Activities
a: From the text on influence patterns in a recommendation network, list each piece of information that a data point in the retailer's dataset contains.
b: Carry on the text on influence patterns in a recommendation network, starting right after its final sentence.

Provided text

+++

Patterns of Influence in a Recommendation Network

Introduction

The problem addressed by the paper is essentially to enumerate and count the subgraphs in a large network in an efficient manner. These subgraphs represent the patterns of influence. A node in the graph influences another node and the second node influences another set of nodes and so on resulting in what is called as an information cascade. Networks of interest include recommendation networks where one node influences another to make a favorable decision (for example, to buy a product). Another example of an information cascade is the network of rumor-spreading. One may ask a question as to how far would the rumor spread in the chain of people. Or for that matter how deep in the cascade can product recommendations diffuse (on an average). Answers to these questions can be found be analyzing real-world recommendation graphs and enumerating the information cascades. This paper

  • Implements an efficient algorithm for subgraph mining. Here, each subgraph refers to an information cascade which is

also known as a recommendation chain.

  • Applies the subgraph mining algorithm to a real world recommendation network dataset (Leskovec et. al., ACM 2006) in order to extract all the cascades

Subgraph Mining

The dataset available for analysis is a recommendation network data obtained from a retailer chain. Each data point contains the following information:

  • Customer ID of the sender of recommendation U (anonymized)
  • Customer ID of the recipient of recommendation V (anonymized)
  • Time of recommendation T
  • Flag bit whether the recommendation resulted in a purchase F

(Other parameters have been excluded as they are irrelevant)

We can visualize this as a directed graph between nodes U and V where the edge is labeled by {T,F}. First, incoming edges to a node that occur after the node made a purchase are removed. This is because only the recommendations that were received before the purchase could have influenced the purchase. Secondly, nodes which are not successful in inducing purchases by connected nodes are removed.

+++

Supplied information
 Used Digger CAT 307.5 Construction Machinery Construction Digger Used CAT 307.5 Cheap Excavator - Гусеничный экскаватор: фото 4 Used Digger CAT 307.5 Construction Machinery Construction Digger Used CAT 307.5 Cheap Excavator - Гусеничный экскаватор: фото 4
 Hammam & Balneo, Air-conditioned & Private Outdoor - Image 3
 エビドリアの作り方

+++

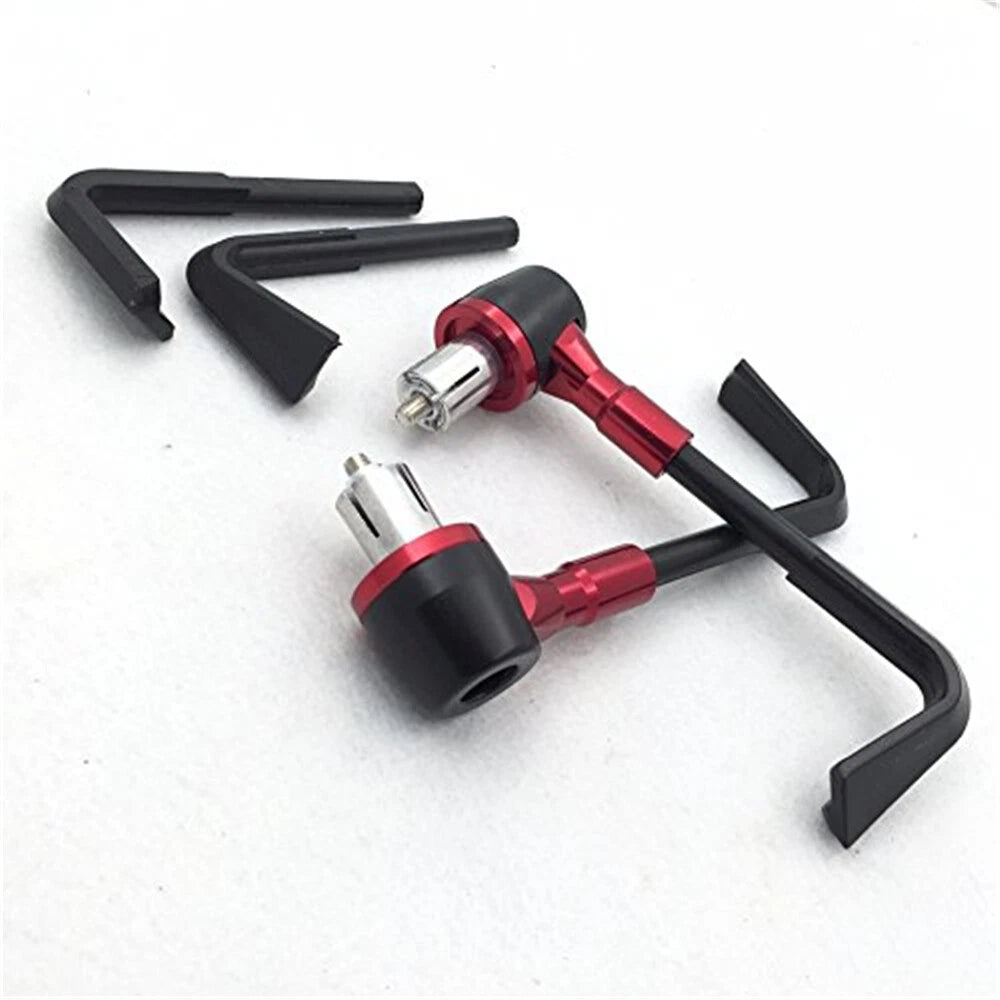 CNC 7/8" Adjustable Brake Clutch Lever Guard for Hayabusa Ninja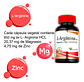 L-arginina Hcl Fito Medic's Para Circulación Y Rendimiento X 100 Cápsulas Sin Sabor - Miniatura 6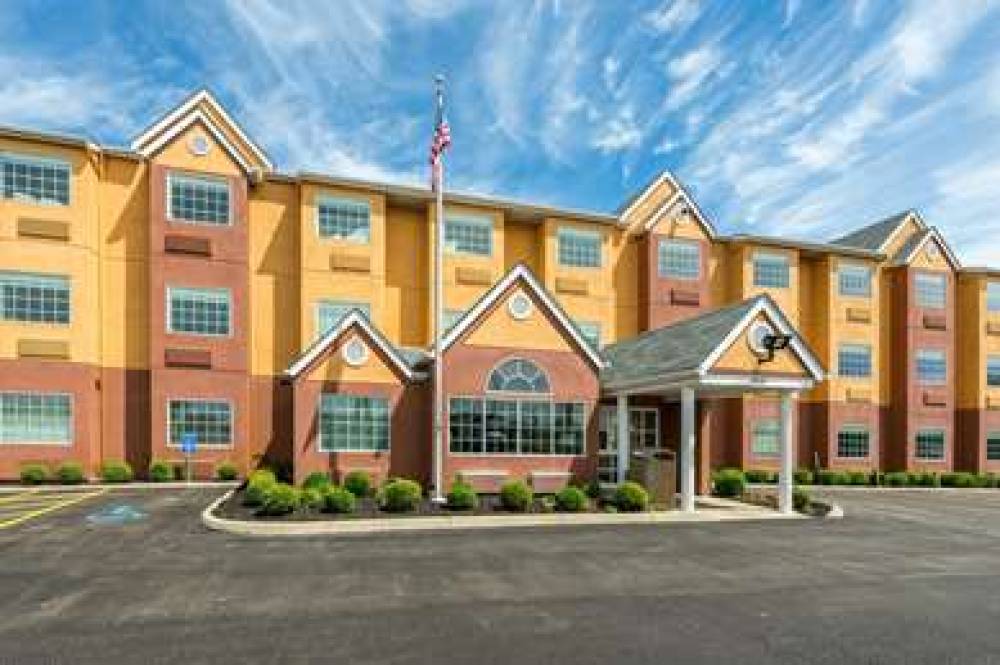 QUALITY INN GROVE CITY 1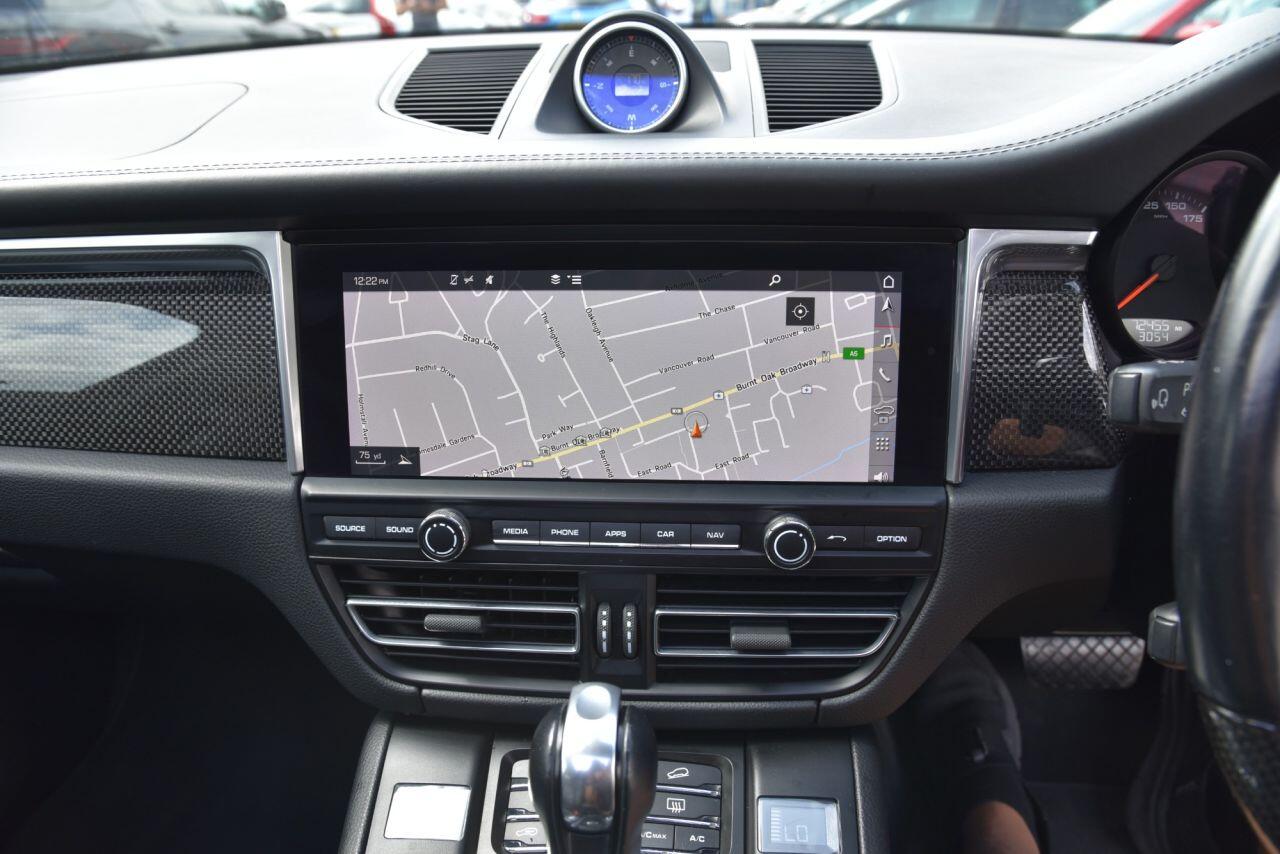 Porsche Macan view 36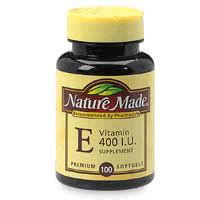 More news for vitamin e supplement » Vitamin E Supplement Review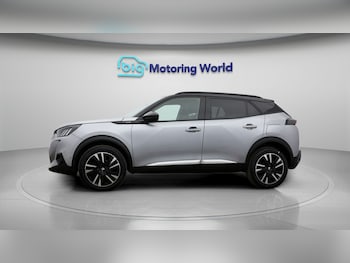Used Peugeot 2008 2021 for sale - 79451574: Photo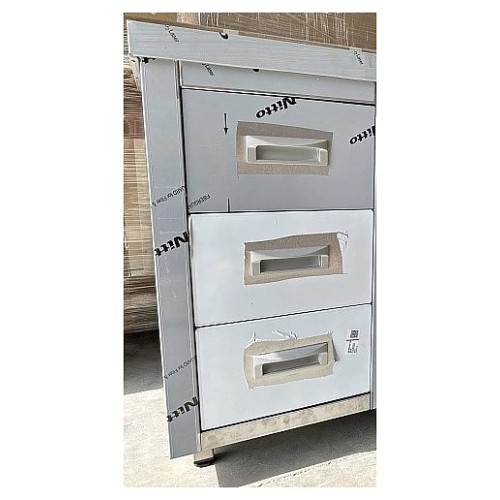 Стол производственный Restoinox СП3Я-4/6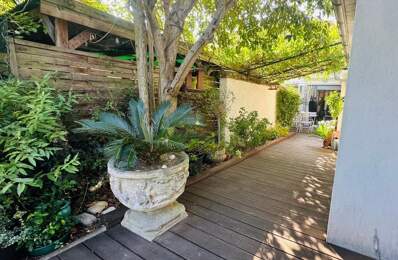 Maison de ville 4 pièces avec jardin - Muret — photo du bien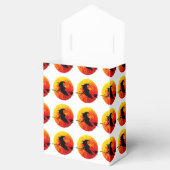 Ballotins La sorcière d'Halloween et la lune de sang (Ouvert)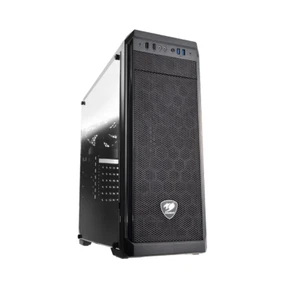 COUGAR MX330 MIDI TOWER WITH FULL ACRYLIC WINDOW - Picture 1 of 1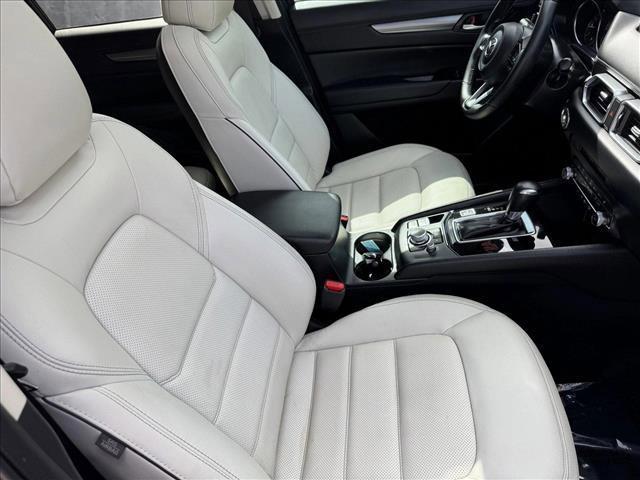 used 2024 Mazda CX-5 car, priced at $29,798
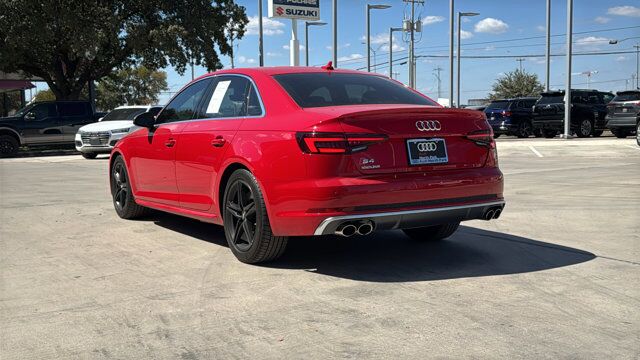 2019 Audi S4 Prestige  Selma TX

+++

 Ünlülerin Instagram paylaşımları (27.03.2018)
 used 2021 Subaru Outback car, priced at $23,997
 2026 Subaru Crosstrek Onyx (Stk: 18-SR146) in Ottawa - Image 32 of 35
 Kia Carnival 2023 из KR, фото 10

+++

Per-task answers
a:
- Customer ID of the sender of recommendation U (anonymized)
- Customer ID of the recipient of recommendation V (anonymized)
- Time of recommendation T
- Flag bit whether the recommendation resulted in a purchase F

b:
The subgraph mining algorithm proceeds as follows:

  1. Enumerating Cascades:
    1. For every node N, the cascade in its neighborhood is explored
    2. Starting from node N and moving a fixed number of steps forward or backward, a subgraph is created
  2. Counting cascades:
    1. For every cascade discovered, check if it is similar to a previously discovered cascade. Increment the count if similar
      1. If the cascade is small, similarity is computed using graph isomorphism
      2. If the cascade is large, a hash value for the cascade is computed. The hash value is computed using as input the number of nodes in the cascade, number of edges, sorted in-degree and out-degree sequences of nodes. If the hash-value of a cascade matches with that of another cascade, graphs isomorphism algorithm are applied to verify the similarity. This can save a lot of computation if the hash values turn out to be not the same.

Results

The cascade counting algorithm is applied to an actual recommendation dataset outlined in (Leskovec et. al., ACM 2006). Recommendation networks for the 4 product categories DVDs, Movies, Books and Music are mined in order to extract the most frequent cascades. The cascade sizes for all the 4 recommendation networks show power-law distribution which means that small cascades are most frequent in a network.Figure 1 shown some of the most common cascades which have very simple topologies and are shallow. Since these cascades are the most common, we observe that the propagation of influence in the network is limited in most cases.

Figure 1: (Leskovec et. al., PAKDD 2006)Shows the most frequent cascades across all the product categories of a recommendation network. The most frequent cascades are shallow which means that influence of recommendations in the network is limited.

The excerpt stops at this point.